Torun T., TORUN F. Ş., MANGUOĞLU M., Aykanat C.

SIAM Journal on Scientific Computing, vol.44, no.2, 2022 (SCI-Expanded) identifier identifier

  • Publication Type: Article / Article
  • Volume: 44 Issue: 2
  • Publication Date: 2022
  • Doi Number: 10.1137/21m1411603
  • Journal Name: SIAM Journal on Scientific Computing
  • Journal Indexes: Science Citation Index Expanded (SCI-EXPANDED), Scopus, Academic Search Premier, ABI/INFORM, Agricultural & Environmental Science Database, Applied Science & Technology Source, Compendex, Computer & Applied Sciences, INSPEC, MathSciNet, zbMATH, Civil Engineering Abstracts
  • Keywords: parallel Gauss-Seidel, distributed-memory, Spike algorithm, parallel sparse trian-gular solve, hypergraph partitioning, sparse matrix reordering
  • Ankara Yıldırım Beyazıt University Affiliated: Yes


Copyright © 2022 by SIAM.Gauss-Seidel (GS) is a widely used iterative method for solving sparse linear systems of equations and also known to be effective as a smoother in algebraic multigrid methods.

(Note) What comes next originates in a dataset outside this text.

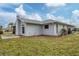 Light gray house exterior with a well-maintained lawn and landscaping at 5221 Lemon Bay Dr, Venice, FL 34293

Parallelization of GS is a challenging task since solving the sparse lower triangular system in GS constitutes a sequential bottleneck at each iteration. We propose a distributed-memory parallel GS (dmpGS) by implementing a parallel sparse triangular solver (stSpike) based on the Spike algorithm. stSpike decouples the global triangular system into smaller systems that can be solved concurrently and requires the solution of a much smaller reduced sparse lower triangular system which constitutes a sequential bottleneck. In order to alleviate this bottleneck and to reduce the communication overhead of dmpGS, we propose a partitioning and reordering model consisting of two phases. The first phase is a novel hypergraph partitioning model whose partitioning objective simultaneously encodes minimizing the reduced system size and the communication volume. The second phase is an in-block row reordering method for decreasing the nonzero count of the reduced system. Extensive experiments on a dataset consisting of 359 sparse linear systems verify the effectiveness of the proposed partitioning and reordering model in terms of reducing the communication and the sequential computational overheads. Parallel experiments on 12 large systems using up to 320 cores demonstrate that the proposed model significantly improves the scalability of dmpGS.